## Selected text
════════════════

It isn’t easy to determine whether or not a species is different from those already described and named. Imagine the expertise to differentiate among species from large taxonomic groups like birds (10,000 species) and ants (>12,000 species). But in tropical regions, scientists often come across a species they don’t recognize and can’t identify – “undescribed” (or “unnamed”) species that are considered “potentially new to science. “
To verify that a discovery is undescribed, scientists collect a specimen and compare its characteristics to specimens of described species in their collections. They consult the literature and other colleagues to make sure that it is not the same as other species already named. They compare many different features, including things like the number of hairs or spines on the legs, the texture of the body, the shape of the bones, or the number of scales on the head.
Characteristics that define a species new to science vary from group to group, but are generally grouped around a few key morphological characters, often related to procreation. Unique features – like the shape of reproductive organs or coloration of body parts used in a courtship display – not only prevent species from unsuccessful mating, but also provide useful traits for scientific differentiation.
Similarly, behavioral traits, such as vocalizations or courtship display, provide very good clues to a species’ identity. This principle is well known to ornithologists, who are often capable of instantly recognizing hundreds of different species of birds based on a single note. Entomologists also use sounds produced by such insects as cicadas, crickets, or katydids to tell species apart, and sometimes describe new discoveries based solely on the characteristics of the song.

════════════════

## Records supplied
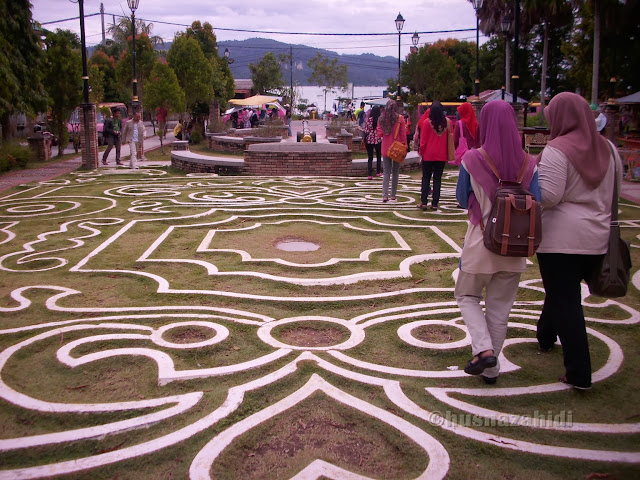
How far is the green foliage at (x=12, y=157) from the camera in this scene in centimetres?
1555

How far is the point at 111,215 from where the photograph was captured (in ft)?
29.3

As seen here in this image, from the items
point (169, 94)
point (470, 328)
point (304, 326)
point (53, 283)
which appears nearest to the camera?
point (470, 328)

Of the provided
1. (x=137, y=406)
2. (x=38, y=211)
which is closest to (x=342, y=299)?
(x=137, y=406)

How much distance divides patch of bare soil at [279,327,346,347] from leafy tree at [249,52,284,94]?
195 feet

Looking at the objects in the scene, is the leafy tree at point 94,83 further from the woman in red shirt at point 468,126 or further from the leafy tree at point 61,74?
the woman in red shirt at point 468,126

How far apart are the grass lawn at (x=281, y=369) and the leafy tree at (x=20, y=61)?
11.4 m

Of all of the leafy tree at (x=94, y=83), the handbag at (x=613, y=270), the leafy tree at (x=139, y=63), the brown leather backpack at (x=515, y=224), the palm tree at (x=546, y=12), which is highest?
the palm tree at (x=546, y=12)

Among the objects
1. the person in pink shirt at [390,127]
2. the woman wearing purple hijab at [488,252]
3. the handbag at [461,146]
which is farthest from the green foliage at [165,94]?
the woman wearing purple hijab at [488,252]

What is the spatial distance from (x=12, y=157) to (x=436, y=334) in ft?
49.7

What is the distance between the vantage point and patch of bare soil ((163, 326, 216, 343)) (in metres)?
4.27

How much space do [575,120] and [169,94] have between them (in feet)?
66.7

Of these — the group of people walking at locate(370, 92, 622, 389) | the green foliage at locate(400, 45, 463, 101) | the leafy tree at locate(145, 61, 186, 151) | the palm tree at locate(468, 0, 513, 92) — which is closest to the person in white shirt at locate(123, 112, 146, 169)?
the leafy tree at locate(145, 61, 186, 151)

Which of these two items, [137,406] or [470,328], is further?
[470,328]

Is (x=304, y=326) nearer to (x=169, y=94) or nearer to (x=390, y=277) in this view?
(x=390, y=277)
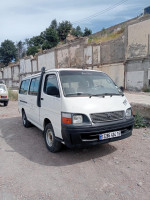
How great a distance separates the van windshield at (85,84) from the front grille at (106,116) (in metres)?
0.58

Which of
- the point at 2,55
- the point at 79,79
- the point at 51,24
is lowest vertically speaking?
the point at 79,79

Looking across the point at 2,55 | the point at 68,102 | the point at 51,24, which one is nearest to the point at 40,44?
the point at 51,24

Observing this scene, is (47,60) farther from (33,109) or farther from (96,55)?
(33,109)

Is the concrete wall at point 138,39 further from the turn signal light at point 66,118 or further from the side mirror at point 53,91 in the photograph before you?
the turn signal light at point 66,118

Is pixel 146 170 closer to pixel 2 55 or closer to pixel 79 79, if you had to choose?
pixel 79 79

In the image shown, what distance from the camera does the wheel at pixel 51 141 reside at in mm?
3834

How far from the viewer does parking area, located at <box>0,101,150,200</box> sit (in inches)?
102

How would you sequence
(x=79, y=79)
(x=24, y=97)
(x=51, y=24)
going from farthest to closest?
(x=51, y=24), (x=24, y=97), (x=79, y=79)

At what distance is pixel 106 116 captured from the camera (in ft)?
11.3

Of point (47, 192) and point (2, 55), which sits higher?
point (2, 55)

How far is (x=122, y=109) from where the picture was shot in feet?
12.1

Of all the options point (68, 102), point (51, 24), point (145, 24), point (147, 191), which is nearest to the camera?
point (147, 191)

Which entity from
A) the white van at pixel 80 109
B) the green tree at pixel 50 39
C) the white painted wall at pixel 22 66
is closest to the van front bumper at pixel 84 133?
the white van at pixel 80 109

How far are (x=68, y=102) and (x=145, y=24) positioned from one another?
1511cm
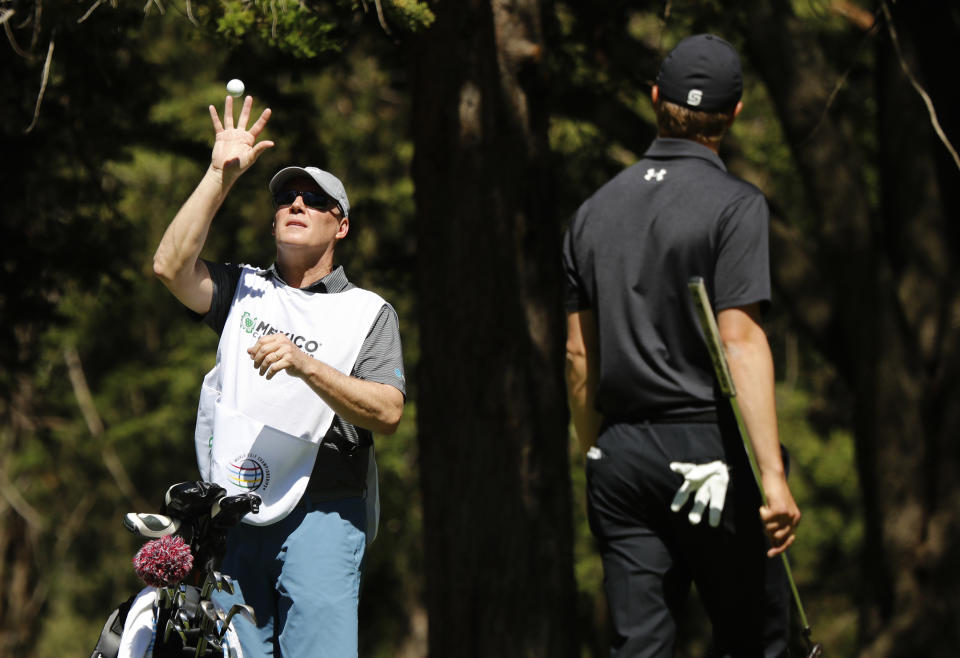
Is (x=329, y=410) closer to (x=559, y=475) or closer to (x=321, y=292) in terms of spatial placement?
(x=321, y=292)

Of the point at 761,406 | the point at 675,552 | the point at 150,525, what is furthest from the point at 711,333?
the point at 150,525

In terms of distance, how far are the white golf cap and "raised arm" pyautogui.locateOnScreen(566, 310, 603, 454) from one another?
2.46 feet

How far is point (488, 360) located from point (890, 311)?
3.79m

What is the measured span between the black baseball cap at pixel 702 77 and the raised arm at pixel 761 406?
2.00 feet

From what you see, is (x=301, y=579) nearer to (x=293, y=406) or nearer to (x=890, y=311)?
(x=293, y=406)

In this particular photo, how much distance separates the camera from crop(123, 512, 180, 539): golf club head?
3.21 meters

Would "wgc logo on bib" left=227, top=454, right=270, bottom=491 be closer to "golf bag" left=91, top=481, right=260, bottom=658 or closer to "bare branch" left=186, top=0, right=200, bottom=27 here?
"golf bag" left=91, top=481, right=260, bottom=658

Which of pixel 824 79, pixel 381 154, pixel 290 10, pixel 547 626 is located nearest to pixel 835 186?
pixel 824 79

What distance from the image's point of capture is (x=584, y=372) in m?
3.64

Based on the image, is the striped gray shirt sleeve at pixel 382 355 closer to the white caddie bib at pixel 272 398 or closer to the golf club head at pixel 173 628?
the white caddie bib at pixel 272 398

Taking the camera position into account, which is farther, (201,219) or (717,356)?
(201,219)

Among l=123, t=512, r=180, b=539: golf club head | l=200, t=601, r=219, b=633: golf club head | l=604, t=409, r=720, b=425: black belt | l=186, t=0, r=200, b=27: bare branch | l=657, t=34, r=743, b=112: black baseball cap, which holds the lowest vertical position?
l=200, t=601, r=219, b=633: golf club head

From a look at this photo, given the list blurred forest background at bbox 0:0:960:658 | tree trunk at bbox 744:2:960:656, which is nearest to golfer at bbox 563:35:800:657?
blurred forest background at bbox 0:0:960:658

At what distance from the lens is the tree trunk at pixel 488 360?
5.93m
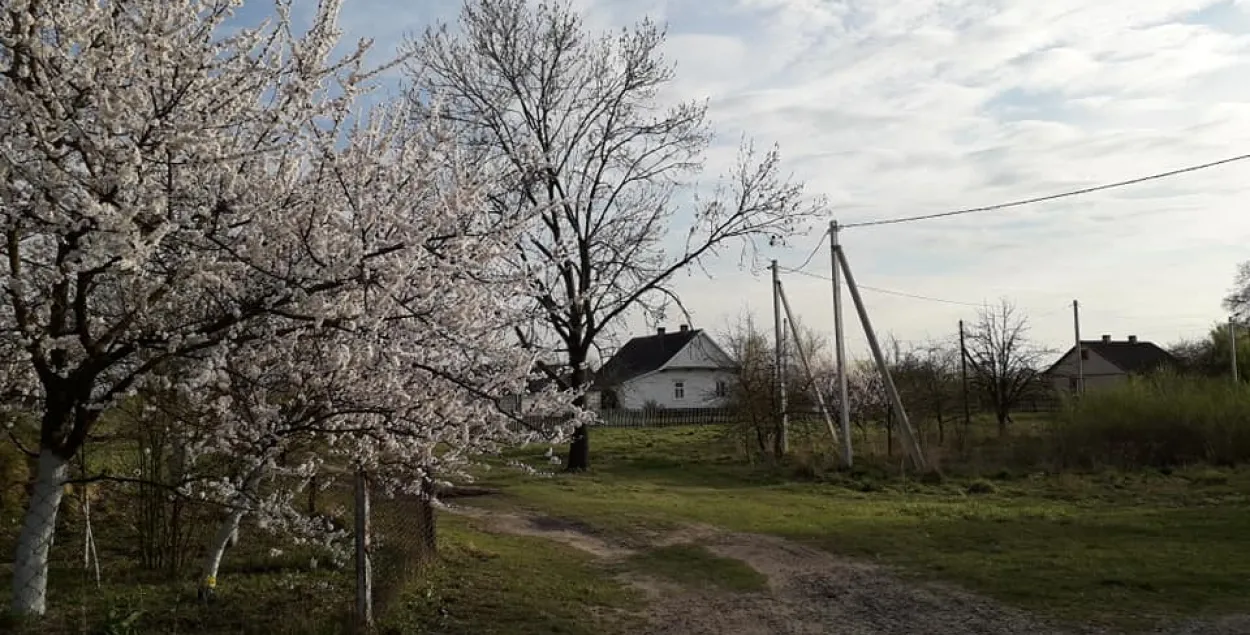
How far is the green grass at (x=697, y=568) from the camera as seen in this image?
34.1 feet

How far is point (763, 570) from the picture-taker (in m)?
11.1

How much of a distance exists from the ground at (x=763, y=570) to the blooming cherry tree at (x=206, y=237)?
5.36 ft

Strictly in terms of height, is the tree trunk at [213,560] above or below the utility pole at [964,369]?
below

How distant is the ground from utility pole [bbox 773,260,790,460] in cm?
663

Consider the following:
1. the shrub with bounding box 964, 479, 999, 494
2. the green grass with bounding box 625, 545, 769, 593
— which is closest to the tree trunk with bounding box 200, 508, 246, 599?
the green grass with bounding box 625, 545, 769, 593

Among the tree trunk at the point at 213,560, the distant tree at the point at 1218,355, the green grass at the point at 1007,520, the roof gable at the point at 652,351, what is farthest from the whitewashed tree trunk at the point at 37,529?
the roof gable at the point at 652,351

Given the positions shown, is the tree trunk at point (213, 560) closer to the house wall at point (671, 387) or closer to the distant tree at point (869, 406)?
the distant tree at point (869, 406)

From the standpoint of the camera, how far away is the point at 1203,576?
9914 mm

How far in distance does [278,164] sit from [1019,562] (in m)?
8.88

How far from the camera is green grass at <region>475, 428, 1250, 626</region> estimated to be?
31.1ft

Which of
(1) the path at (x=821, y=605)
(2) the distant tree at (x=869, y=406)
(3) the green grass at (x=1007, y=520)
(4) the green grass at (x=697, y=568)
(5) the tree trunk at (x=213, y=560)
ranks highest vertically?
(2) the distant tree at (x=869, y=406)

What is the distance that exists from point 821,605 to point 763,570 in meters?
1.86

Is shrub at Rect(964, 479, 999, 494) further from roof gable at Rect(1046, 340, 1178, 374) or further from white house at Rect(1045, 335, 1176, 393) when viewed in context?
roof gable at Rect(1046, 340, 1178, 374)

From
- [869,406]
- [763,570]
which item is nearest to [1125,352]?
[869,406]
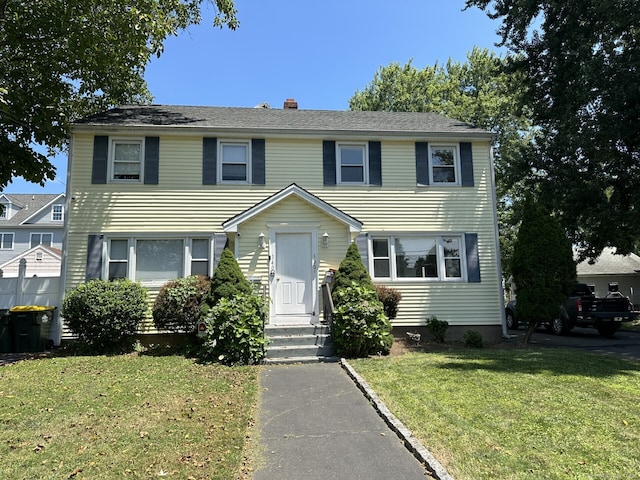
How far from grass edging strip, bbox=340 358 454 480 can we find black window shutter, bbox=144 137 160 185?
8158 mm

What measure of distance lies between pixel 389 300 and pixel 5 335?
9.66 m

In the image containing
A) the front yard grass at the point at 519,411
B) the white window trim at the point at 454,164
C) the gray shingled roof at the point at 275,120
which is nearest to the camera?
the front yard grass at the point at 519,411

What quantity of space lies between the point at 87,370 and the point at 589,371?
9431 millimetres

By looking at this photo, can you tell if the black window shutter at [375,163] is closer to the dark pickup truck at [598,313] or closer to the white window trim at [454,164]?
the white window trim at [454,164]

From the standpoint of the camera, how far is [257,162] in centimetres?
1200

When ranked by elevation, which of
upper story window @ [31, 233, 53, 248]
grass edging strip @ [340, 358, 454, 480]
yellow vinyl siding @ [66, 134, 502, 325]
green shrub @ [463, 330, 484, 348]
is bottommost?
grass edging strip @ [340, 358, 454, 480]

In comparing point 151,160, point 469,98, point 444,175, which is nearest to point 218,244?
point 151,160

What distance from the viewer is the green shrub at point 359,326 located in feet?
29.0

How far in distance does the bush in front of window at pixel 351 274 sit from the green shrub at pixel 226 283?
2147 millimetres

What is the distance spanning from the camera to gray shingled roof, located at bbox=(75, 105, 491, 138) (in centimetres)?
1188

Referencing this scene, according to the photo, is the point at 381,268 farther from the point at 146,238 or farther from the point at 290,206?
the point at 146,238

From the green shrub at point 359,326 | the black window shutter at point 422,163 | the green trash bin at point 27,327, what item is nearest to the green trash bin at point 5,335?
the green trash bin at point 27,327

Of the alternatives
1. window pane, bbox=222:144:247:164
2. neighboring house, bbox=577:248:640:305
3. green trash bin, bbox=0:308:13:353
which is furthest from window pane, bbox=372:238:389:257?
neighboring house, bbox=577:248:640:305

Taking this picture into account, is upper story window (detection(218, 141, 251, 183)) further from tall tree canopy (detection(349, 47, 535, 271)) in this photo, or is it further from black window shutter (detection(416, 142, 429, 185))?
tall tree canopy (detection(349, 47, 535, 271))
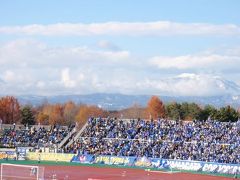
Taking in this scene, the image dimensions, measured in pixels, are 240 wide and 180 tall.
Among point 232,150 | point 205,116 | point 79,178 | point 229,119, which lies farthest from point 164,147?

════════════════

## Aim of the exercise
In the text about identifying new species, why do scientists consult the literature and other colleagues about a species they cannot identify? Answer in one to three sentences.

## Exercise response
They consult the literature and colleagues to make sure the species is not the same as one already named. This is part of verifying that the discovery is truly undescribed.